═════ TEXTE CITÉ ═════
Chacun connaît le philosophe néo-thomiste Jacques Maritain. Mais peu ont entendu parler de son épouse, Raïssa Maritain. Son ouvrage autobiographique Les Grandes amitiés (1941) raconte leur vie parisienne au cœur d’un cénacle d’intellectuels dans les années précédant la Grande guerre. Mais plus qu’un simple tableau dépeignant ses amitiés, cette autobiographie narre sa longue quête de la vérité.
En 1893, la famille Oumansoff se voit contrainte de fuir la Russie tsariste et de s’installer en France à cause de la persécution antisémite qu’elle subit. La jeune Raïssa a alors dix ans. C’est à Paris que la jeune fille va développer son goût pour la beauté et la vérité. Excellente élève, la découverte de la poésie classique française la plonge dans un univers de beauté qu’elle avoue n’avoir pas connu en Russie. La lecture de Racine est pour elle une illumination. Elle réalise que les vers du dramaturge classique ne tirent pas leur beauté uniquement de « l’harmonie et [de] la musique des mots soumis aux règles mystérieuses de la rime et du rythme », mais surtout de « la valeur des mots en eux-même, non plus en tant que signes de la réalité, mais en tant qu’objets ayant leur forme propre, leur musique et leur magie ». Mais plus que la littérature française, c’est la lente découverte de la philosophie qui constitue pour Raïssa une révélation.
Elle fait tout d’abord le choix de s’inscrire en licence de sciences naturelles à la Sorbonne ; Raïssa a dix-sept ans, le XXe siècle commence tout juste. La jeune fille n’est alors pas encore mue par un appétit débordant de connaissances : tout juste veut-elle pouvoir « justifier l’existence », ce qui lui paraît le minimum nécessaire afin que « la vie humaine ne soit pas une chose cruelle et absurde. » Or, confie-t-elle, « philosophie et religion, conduite de la vie privée, structure des sociétés, je croyais que tout dépendait des découvertes des sciences naturelles et physiques ». C’est à la faculté des sciences que Raïssa fait la rencontre la plus décisive de sa vie en la personne d’un jeune homme déjà licencié en philosophie : Jacques Maritain. Celui qu’elle appela très vite « le plus grand de mes amis » l’introduisit auprès de son cercle d’amis dont les noms sont aujourd’hui restés dans les mémoires : Ernest Psichari, qui est comme un frère pour Jacques Maritain, et surtout Charles Péguy à qui ils vont régulièrement rendre visite dans sa boutique des Cahiers de la Quinzaine située juste en face de la Sorbonne, dans le Quartier latin. Retiré dans sa boutique, Péguy mène alors la guerre contre la Sorbonne qu’il considère comme la « citadelle des erreurs du monde moderne ». Raïssa Maritain considère même ce conflit entre Péguy et la Sorbonne comme « l’un des plus importants évènements spirituels de la France avant la Première Guerre mondiale. » Pour tout ce groupe de jeunes gens, Péguy, leur aîné, fait figure de maître.
═════
*TRAVAUX:*
A) Relevez toutes les personnes désignées individuellement par leur nom dans le texte cité.
B) Traduisez en anglais la phrase du texte cité : « C’est à Paris que la jeune fille va développer son goût pour la beauté et la vérité. »
C) D'après le texte cité, où se trouve la boutique des Cahiers de la Quinzaine ?
═════ ENTRÉES FOURNIES ═════
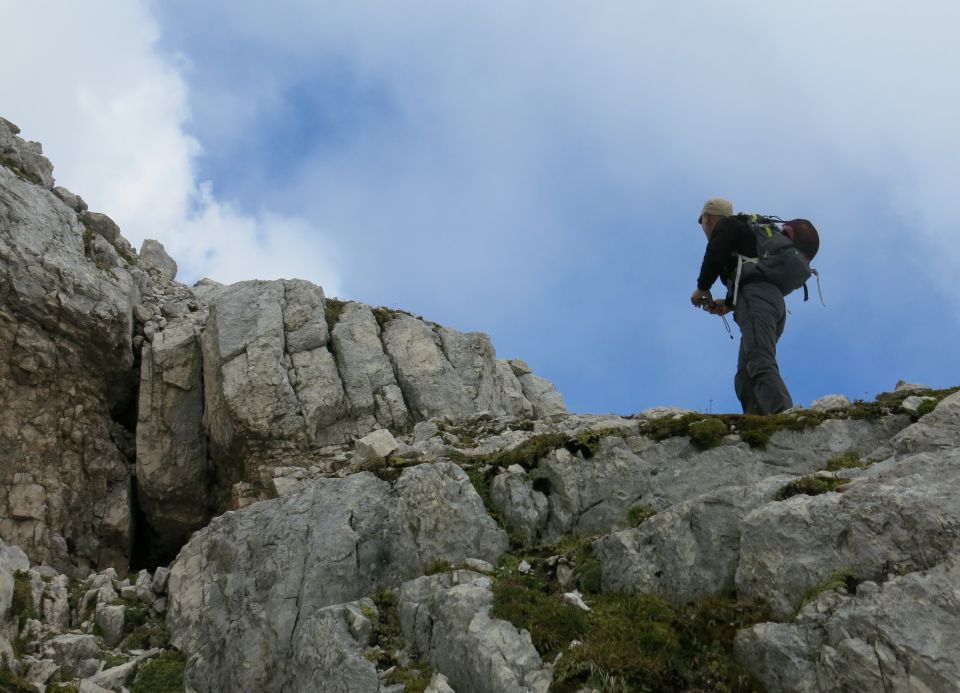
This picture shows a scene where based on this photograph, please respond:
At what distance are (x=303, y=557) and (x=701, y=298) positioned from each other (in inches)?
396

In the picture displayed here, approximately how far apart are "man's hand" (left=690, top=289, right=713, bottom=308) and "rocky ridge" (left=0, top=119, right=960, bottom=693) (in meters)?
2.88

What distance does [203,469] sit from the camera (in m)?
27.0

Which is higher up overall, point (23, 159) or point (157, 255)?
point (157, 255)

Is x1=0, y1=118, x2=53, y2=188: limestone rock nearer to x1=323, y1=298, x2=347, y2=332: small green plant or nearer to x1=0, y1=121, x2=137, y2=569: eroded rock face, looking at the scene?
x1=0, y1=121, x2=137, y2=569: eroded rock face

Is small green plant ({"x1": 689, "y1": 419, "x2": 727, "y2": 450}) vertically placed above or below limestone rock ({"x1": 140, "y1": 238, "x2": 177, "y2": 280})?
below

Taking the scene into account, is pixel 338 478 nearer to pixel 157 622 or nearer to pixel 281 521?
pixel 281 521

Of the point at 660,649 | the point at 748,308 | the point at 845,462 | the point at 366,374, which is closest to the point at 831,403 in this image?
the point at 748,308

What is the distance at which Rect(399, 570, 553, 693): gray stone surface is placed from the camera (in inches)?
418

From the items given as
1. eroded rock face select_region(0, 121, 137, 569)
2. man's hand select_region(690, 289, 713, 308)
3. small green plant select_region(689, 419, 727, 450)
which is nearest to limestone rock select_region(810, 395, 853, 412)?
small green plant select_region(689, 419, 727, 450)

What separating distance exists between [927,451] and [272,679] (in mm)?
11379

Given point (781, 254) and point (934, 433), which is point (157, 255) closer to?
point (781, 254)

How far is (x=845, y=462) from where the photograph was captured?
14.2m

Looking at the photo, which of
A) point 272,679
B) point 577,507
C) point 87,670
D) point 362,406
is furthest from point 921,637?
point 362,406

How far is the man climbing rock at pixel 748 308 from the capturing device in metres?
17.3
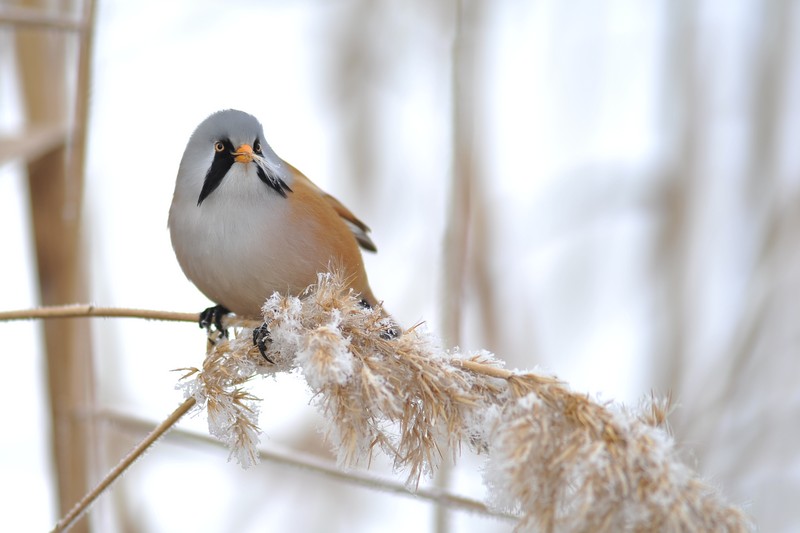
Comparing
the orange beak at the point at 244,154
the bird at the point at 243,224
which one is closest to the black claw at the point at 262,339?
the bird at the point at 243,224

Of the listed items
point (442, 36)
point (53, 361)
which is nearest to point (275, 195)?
═════
═════ ENTRÉES FOURNIES ═════
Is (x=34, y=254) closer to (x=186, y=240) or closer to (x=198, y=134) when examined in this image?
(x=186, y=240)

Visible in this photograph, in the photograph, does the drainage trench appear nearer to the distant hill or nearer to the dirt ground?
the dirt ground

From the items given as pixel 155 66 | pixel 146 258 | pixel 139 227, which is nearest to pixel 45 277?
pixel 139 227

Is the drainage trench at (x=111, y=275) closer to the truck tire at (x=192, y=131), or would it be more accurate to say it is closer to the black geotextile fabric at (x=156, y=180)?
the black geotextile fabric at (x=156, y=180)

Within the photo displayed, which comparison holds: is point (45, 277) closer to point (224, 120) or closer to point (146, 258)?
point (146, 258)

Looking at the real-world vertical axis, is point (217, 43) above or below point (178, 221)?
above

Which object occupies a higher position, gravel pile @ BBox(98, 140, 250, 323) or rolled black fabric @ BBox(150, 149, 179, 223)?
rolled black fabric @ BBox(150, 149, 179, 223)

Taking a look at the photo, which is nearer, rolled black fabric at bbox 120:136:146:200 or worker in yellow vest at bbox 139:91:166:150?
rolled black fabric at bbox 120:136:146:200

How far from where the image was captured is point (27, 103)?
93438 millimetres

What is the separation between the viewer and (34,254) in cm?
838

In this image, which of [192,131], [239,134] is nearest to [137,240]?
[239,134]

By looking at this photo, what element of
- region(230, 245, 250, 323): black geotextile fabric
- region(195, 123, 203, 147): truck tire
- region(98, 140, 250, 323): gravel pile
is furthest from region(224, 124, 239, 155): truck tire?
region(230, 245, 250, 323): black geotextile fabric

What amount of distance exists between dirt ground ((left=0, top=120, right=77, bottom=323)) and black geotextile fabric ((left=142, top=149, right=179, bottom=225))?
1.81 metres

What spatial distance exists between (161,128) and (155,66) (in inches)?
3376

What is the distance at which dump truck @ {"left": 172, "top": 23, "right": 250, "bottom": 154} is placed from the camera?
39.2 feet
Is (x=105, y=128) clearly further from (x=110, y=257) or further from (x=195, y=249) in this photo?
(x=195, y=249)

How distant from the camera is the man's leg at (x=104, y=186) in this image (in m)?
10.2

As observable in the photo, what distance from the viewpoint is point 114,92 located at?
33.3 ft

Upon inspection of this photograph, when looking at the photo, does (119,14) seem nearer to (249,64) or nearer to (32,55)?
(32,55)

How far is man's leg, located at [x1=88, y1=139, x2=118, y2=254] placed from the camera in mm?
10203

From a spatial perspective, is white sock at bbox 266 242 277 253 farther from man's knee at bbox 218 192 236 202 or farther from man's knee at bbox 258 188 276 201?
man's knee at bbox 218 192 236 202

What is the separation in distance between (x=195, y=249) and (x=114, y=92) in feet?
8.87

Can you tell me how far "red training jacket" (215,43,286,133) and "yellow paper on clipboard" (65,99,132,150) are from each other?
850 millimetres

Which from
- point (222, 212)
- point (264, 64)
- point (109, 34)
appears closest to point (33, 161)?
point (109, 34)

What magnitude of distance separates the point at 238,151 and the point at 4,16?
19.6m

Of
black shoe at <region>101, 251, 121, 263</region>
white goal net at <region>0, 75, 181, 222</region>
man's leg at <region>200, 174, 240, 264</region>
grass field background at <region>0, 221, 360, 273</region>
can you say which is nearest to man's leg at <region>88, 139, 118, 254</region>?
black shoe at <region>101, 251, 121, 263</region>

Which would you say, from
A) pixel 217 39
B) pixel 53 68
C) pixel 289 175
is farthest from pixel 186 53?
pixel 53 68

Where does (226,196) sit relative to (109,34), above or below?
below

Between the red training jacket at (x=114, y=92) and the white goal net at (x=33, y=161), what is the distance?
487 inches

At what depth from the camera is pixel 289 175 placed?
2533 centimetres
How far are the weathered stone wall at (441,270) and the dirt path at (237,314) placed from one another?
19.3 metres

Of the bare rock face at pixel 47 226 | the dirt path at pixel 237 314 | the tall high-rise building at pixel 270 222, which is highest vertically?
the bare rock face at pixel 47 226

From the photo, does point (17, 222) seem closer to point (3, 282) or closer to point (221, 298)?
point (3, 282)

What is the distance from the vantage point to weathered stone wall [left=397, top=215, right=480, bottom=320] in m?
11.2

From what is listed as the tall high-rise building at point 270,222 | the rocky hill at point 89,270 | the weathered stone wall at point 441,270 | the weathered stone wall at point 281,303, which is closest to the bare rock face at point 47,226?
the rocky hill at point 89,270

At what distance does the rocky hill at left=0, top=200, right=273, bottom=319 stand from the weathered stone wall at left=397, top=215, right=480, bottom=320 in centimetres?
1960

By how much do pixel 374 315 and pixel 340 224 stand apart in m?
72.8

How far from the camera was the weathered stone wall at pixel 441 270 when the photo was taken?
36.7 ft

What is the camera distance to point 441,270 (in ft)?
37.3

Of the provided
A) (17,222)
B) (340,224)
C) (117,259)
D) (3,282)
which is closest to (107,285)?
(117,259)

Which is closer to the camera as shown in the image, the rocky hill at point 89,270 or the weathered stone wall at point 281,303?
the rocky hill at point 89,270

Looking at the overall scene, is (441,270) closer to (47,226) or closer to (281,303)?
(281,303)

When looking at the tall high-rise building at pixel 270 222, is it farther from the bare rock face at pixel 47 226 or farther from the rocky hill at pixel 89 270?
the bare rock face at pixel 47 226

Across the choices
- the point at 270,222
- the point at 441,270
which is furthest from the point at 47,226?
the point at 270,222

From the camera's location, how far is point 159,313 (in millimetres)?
═════
*CORRIGÉ:*
A) Jacques Maritain, Raïssa Maritain, Racine, Ernest Psichari, Charles Péguy

B) It is in Paris that the young girl will develop her taste for beauty and truth.

C) Juste en face de la Sorbonne, dans le Quartier latin.